PASSAGE PROVIDED —
╭──

Tue | Oct 17, 2017

Doing it for the likes?

Published:Monday | July 24, 2017 | 12:00 AMKimberly Goodall

Social media has easily become a public hotspot and a platform for business and personal fulfilment. Whereas Facebook, Twitter, YouTube, Pinterest, Instagram, and other social networks are an essential part of online lives, they seem to also be the creators of social media stars and celebrities.

Admittedly, social networks are a great approach to stay connected with others and provide moments of inspiration and companionship, but the recent overuse of these platforms by the 'Internet stars' to attract likes through the disclosure of their personal information is dangerous.

Chief Executive Officer of EduFocal Limited Gordon Swaby shares that while he thinks individuals overuse these platforms, he thinks that generation gaps play a major role in oversharing, for example, sharing what you had for lunch.

"There are some things that are clear no-nos. Always sharing your whereabouts on social media, whether you're young or old, is not something you should do. Whether it's right or wrong, what we post will influence how we are viewed by others. We have control over what we post so we should all be mindful about what we post on social media as it can act as an enabler or disabler, whether personally or professionally," Swaby expressed.

 

TYPES OF USERS

 

When it comes to social media, there are all sorts of users. There are the old hands, who have been around since hi5 started and have a good understanding of the acceptable ways to navigate all the relevant platforms. There are the newbies, who will tag you in family photos and leave comments like "Hey Lisa, tried calling your mom the other day, how is the family?" There are the lurkers, who are online all the time to see what people are doing but don't post much. And then there are the people who live and breathe social media, to the point where a meal can't be eaten or a gym workout completed without the whole world knowing.

╰──

DATASET CONTENT —

╭──

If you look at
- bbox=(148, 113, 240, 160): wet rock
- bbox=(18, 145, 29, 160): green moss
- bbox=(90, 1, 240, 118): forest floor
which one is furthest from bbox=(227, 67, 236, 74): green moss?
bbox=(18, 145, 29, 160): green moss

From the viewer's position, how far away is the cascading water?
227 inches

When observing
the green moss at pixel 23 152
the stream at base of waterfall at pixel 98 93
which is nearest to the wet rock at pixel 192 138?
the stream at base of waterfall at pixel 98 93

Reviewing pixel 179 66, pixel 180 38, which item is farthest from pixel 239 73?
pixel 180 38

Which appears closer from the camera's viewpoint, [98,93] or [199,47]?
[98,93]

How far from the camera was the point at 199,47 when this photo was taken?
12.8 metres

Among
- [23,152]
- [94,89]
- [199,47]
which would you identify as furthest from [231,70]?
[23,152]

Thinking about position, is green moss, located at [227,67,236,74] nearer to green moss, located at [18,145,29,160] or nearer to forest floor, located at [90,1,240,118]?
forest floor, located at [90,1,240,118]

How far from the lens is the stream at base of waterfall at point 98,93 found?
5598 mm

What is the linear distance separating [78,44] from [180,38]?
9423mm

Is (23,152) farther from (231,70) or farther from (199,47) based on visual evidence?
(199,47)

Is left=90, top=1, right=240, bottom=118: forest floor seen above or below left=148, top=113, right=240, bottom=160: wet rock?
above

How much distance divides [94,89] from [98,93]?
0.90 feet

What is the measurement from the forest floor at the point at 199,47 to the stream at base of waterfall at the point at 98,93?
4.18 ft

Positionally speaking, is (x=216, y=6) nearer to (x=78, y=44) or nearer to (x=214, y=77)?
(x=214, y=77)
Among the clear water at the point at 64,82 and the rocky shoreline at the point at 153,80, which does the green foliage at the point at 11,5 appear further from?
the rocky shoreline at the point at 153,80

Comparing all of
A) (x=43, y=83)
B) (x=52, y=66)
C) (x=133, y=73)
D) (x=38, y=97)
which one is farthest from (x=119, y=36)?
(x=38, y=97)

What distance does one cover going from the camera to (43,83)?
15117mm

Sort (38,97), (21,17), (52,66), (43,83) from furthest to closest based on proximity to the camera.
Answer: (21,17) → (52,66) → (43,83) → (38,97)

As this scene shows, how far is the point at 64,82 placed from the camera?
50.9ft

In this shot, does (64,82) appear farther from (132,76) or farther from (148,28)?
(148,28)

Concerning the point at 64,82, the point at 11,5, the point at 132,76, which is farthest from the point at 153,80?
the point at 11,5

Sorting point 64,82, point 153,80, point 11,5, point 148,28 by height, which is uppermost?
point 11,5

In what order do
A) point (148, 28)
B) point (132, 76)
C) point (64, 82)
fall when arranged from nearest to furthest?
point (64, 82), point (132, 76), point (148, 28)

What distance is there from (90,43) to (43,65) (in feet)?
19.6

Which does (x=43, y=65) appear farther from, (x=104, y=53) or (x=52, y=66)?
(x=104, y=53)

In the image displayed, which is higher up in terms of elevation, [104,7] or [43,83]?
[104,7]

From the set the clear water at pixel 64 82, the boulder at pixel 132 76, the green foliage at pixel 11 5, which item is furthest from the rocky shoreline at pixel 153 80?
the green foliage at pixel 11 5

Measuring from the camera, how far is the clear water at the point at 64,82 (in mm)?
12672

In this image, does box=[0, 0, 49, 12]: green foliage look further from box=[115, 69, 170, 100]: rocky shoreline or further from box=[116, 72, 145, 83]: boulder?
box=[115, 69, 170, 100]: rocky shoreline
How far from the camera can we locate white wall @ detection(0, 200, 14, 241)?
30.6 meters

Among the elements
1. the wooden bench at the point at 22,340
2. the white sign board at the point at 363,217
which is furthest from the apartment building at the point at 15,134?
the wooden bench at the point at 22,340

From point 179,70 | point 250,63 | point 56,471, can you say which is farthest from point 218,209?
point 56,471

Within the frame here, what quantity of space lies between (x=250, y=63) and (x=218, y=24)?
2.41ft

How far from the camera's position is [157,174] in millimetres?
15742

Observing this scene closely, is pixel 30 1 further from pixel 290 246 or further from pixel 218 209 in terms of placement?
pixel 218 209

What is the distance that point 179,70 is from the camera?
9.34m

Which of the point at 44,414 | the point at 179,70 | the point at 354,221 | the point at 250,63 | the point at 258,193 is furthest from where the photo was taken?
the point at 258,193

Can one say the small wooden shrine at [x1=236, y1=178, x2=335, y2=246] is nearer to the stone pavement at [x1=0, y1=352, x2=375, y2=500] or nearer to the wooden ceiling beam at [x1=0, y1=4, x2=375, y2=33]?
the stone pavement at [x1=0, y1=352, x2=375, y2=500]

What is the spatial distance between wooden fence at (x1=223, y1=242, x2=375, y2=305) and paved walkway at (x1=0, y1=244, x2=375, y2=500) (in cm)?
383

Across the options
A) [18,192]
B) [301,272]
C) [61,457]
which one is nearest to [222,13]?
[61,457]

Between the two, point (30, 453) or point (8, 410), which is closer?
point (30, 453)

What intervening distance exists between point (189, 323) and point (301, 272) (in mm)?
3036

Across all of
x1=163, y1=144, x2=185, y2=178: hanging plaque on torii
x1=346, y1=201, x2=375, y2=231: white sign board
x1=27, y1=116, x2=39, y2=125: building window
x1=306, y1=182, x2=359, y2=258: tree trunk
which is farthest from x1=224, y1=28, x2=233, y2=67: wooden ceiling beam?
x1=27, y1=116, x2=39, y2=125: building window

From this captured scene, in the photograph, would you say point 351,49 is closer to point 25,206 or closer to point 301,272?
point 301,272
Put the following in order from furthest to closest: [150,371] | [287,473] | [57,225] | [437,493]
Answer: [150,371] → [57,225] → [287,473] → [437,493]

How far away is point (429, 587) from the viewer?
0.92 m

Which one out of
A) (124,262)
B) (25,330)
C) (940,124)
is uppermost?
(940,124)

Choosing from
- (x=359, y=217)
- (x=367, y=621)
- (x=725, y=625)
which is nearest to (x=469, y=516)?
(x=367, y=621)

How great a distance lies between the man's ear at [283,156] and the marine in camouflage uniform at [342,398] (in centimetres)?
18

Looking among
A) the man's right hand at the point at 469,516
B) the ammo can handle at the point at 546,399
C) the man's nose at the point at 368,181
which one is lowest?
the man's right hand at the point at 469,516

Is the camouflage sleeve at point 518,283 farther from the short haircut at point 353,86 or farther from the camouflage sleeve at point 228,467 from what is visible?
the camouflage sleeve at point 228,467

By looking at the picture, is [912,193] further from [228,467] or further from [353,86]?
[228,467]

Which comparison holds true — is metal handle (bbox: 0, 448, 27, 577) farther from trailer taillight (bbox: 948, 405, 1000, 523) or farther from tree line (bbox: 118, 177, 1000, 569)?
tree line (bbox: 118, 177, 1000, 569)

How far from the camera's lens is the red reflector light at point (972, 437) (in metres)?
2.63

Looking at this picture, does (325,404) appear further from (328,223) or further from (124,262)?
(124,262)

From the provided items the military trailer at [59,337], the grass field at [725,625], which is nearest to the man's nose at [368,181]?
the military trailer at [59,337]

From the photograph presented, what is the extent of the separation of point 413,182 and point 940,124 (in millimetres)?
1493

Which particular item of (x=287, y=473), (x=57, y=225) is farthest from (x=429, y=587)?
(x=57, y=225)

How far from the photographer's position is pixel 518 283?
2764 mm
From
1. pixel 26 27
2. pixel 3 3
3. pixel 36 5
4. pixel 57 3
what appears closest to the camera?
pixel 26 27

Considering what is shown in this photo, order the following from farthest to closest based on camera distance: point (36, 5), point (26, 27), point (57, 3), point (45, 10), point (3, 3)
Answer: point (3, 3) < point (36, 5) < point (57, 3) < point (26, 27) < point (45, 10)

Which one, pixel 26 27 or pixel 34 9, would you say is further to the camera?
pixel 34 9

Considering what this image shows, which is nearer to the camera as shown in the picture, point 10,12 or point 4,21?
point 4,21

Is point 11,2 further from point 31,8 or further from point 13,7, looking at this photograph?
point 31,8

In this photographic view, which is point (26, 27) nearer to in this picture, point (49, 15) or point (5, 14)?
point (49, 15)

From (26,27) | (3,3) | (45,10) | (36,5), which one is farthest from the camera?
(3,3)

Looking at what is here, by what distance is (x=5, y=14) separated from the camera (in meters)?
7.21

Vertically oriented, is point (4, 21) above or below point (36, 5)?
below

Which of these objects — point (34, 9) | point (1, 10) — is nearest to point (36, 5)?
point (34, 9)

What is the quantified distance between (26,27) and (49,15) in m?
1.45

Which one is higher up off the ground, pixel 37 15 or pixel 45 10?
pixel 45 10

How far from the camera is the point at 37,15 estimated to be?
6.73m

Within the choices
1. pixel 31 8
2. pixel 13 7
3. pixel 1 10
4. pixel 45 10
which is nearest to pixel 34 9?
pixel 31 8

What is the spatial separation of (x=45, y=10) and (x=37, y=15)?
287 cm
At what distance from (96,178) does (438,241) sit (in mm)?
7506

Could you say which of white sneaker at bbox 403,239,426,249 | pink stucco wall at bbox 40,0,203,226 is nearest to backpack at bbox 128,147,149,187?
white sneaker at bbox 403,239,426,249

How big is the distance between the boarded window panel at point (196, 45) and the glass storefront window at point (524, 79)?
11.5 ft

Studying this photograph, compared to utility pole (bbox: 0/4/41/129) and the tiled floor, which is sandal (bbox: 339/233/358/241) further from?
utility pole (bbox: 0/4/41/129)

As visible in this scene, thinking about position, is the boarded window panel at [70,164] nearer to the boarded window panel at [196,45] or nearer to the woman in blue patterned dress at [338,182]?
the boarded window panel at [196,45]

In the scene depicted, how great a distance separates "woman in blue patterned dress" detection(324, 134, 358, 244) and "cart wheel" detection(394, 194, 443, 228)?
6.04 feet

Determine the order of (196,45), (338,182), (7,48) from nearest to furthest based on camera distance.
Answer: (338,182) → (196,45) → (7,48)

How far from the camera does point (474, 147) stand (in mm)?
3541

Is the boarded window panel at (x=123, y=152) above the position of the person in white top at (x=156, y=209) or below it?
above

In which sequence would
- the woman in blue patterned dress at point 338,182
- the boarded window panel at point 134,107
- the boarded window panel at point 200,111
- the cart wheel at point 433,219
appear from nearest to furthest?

╰──

BRIEF 1 —
In the social media article, what does Gordon Swaby think plays a major role in oversharing?
BRIEF 2 —
Do these statements agree with the social media article? Answer yes or no for each and quote the words that decide it. (a) Gordon Swaby is the chief executive officer of EduFocal Limited. (b) Lurkers post often. (c) The old hands have been on social media since Facebook started.
BRIEF 3 —
Carry the social media article forward from its last sentence.
The entries have no connection to the social media article.

EXERCISE ANSWER 1 —
Generation gaps.

EXERCISE ANSWER 2 —
(a) Yes: "Chief Executive Officer of EduFocal Limited Gordon Swaby"
(b) No: "don't post much"
(c) No: "who have been around since hi5 started"

EXERCISE ANSWER 3 —
This can be annoying on a personal level, it can be harmful for businesses and personal brands as followers lose interest in the constant updates.

According to Dr Marcia Forbes, co-founder and co-owner of Phase Three Productions Limited and author of STREAMING: Social Media, Mobile Lifestyles, "So much has changed over the past decade since social media began to embed deep roots into what has become our very mobile lifestyles. The combination/convergence of mobile devices (cell phones, tablets etc.) and social media platforms has forever changed our world."

Even before her book, Forbes had started to see and hear Jamaicans concerning some of the challenges of privacy, security, and online bullying. Her book highlights 'Facebook Faceoffs by Females', as well as how boys use the network to flirt. As noted, "For many poor boys, therefore, Facebook is not a distraction ... . They use it to 'show and tell' their way into financial support, aided by webcams to display their strongest assets - their bodies."

Through her research, Forbes believes that only material that you don't mind going public, even viral and use to create memes should be posted on social media sites.

"The ways in which social media postings have come back to hurt and haunt people should make sensitivity in posts self-evident to all," she told Flair.